### Records for processing
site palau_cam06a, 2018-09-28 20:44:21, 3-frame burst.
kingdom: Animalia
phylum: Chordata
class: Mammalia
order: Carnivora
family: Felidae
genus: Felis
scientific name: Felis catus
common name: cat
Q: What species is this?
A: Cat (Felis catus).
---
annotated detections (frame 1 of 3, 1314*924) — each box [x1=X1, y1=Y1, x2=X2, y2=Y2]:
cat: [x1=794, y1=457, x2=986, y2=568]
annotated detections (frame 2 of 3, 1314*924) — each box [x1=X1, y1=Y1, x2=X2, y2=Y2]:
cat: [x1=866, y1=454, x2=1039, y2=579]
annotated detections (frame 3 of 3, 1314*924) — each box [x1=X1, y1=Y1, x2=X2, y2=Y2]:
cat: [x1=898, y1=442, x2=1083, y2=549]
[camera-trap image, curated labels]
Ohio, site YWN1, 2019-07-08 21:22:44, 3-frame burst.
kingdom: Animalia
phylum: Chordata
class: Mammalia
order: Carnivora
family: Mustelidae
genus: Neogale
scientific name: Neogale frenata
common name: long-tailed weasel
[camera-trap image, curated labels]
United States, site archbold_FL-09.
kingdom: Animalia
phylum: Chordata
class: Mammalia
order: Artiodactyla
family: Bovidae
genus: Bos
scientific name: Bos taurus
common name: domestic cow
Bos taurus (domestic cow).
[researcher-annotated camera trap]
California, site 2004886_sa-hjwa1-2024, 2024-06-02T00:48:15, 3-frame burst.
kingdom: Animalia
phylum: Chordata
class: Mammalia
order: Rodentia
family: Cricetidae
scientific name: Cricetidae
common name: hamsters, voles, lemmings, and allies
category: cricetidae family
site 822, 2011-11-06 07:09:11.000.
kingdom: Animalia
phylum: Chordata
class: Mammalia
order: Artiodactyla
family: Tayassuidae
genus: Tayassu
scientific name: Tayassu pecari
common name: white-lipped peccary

### Problem requirements
Output only the lines from the line that contains "Ohio, site YWN1, 2019-07-08" through the end of the entries, both included, exactly as they appear.

### Reply
Ohio, site YWN1, 2019-07-08 21:22:44, 3-frame burst.
kingdom: Animalia
phylum: Chordata
class: Mammalia
order: Carnivora
family: Mustelidae
genus: Neogale
scientific name: Neogale frenata
common name: long-tailed weasel
[camera-trap image, curated labels]
United States, site archbold_FL-09.
kingdom: Animalia
phylum: Chordata
class: Mammalia
order: Artiodactyla
family: Bovidae
genus: Bos
scientific name: Bos taurus
common name: domestic cow
Bos taurus (domestic cow).
[researcher-annotated camera trap]
California, site 2004886_sa-hjwa1-2024, 2024-06-02T00:48:15, 3-frame burst.
kingdom: Animalia
phylum: Chordata
class: Mammalia
order: Rodentia
family: Cricetidae
scientific name: Cricetidae
common name: hamsters, voles, lemmings, and allies
category: cricetidae family
site 822, 2011-11-06 07:09:11.000.
kingdom: Animalia
phylum: Chordata
class: Mammalia
order: Artiodactyla
family: Tayassuidae
genus: Tayassu
scientific name: Tayassu pecari
common name: white-lipped peccary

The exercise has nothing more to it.